Data records:
|---|

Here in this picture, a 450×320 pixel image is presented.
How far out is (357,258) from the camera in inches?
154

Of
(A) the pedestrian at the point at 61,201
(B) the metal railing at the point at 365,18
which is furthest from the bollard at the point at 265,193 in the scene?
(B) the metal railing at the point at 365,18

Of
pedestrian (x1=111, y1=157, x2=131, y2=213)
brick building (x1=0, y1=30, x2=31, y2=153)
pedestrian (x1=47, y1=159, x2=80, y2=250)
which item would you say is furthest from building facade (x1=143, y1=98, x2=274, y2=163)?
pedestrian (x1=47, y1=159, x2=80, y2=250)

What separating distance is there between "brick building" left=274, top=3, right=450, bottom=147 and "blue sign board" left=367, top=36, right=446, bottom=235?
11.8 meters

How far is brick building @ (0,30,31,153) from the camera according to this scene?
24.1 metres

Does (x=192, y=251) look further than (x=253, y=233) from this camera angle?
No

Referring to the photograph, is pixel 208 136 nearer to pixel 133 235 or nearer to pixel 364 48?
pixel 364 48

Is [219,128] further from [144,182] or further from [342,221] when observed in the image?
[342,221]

|---|

▶ Given request
Transcribe all lines as written.

▶ Final result
Here in this picture, a 450×320 pixel image is presented.
How far out is (357,258) from the camera in inches?
154

Of
(A) the pedestrian at the point at 61,201
(B) the metal railing at the point at 365,18
which is furthest from the bollard at the point at 265,193 in the scene?
(B) the metal railing at the point at 365,18

Of
pedestrian (x1=111, y1=157, x2=131, y2=213)
brick building (x1=0, y1=30, x2=31, y2=153)
pedestrian (x1=47, y1=159, x2=80, y2=250)
which item would you say is furthest from building facade (x1=143, y1=98, x2=274, y2=163)?
pedestrian (x1=47, y1=159, x2=80, y2=250)

What separating distance is there between "brick building" left=274, top=3, right=450, bottom=147 and "blue sign board" left=367, top=36, right=446, bottom=235?
11.8 meters

How far is brick building @ (0,30,31,153) from the camera according to this scene?
24.1 metres

Does (x=192, y=251) look further than (x=253, y=233) from this camera angle?
No

Referring to the photograph, is pixel 208 136 nearer to pixel 133 235 or nearer to pixel 364 48?
pixel 364 48

Is [219,128] further from [144,182] or further from [342,221] when observed in the image?
[342,221]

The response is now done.